Information Flow Ending Not in a Process But in Inventory
A common beginner’s mistake is to end an information flow at an inventory. However, an inventory is a passive element. It cannot do anything with information. Information has to go to a manufacturing process, data processing, the supplier, customer, or to a logistics or transport element. Hence, make sure that an information flow always ends at an element that can process the information!
Confusing Layout and Value Stream Mapping
A layout tells you where things are. A value stream map tells you the sequence of material and information flow. Hence, a value stream map usually has no relation to the physical layout, but only shows the sequence. By convention, the material usually flows from left to right, whereas (most of) the information flows from right to left, although there may be exceptions for special circumstances.
Draw the Current State without Going to the Shop Floor
The current state should represent the current state on the shop floor! Hence, to draw it you need to go to the shop floor. Do not make the mistake of drawing it in an office or meeting room. Of course, you will end up with a value stream map, but this map is how it should be and not how it is.
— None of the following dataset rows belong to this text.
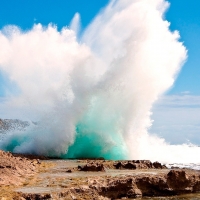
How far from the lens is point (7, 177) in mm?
17406

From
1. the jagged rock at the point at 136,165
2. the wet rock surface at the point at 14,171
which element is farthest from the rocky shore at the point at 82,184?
the jagged rock at the point at 136,165

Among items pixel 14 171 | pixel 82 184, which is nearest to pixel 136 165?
pixel 82 184

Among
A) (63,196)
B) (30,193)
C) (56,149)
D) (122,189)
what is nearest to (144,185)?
(122,189)

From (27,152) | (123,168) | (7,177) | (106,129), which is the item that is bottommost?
(7,177)

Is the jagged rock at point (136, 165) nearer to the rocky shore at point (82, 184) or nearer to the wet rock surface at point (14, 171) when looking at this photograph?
the rocky shore at point (82, 184)

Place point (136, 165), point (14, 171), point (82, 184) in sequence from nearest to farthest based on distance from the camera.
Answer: point (82, 184), point (14, 171), point (136, 165)

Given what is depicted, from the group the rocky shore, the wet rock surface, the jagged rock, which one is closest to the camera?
the rocky shore

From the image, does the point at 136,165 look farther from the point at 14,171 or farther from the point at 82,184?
the point at 14,171

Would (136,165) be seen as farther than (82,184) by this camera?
Yes

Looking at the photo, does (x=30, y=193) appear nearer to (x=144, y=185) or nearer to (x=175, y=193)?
(x=144, y=185)

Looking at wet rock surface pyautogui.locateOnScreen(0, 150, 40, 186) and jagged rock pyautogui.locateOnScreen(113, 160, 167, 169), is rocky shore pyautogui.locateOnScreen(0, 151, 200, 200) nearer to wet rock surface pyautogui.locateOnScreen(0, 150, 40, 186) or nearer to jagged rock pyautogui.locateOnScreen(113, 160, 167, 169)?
wet rock surface pyautogui.locateOnScreen(0, 150, 40, 186)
If you want to believe that everything is going according to plan, then that would be fine. My experience is, however, that it is rarely going according to plan. Yet exactly these deviations from the idealized standard are the things you want to know!
A similar result can happen if you merely ask different employees about the value stream but do not verify it on the shop floor yourself. Again, you will get the ideal state the value stream should be, not the real situation on the shop floor.
This is the last post on my series on value stream mapping, with the others being When to Do Value Stream Maps (and When Not!), Overview of Value Stream Mapping Symbols, and Basics of Value Stream Maps. I hope the above hints and suggestions were helpful for you in your daily work. If you have more, let me know in the comments. Otherwise, go out and organize your industry!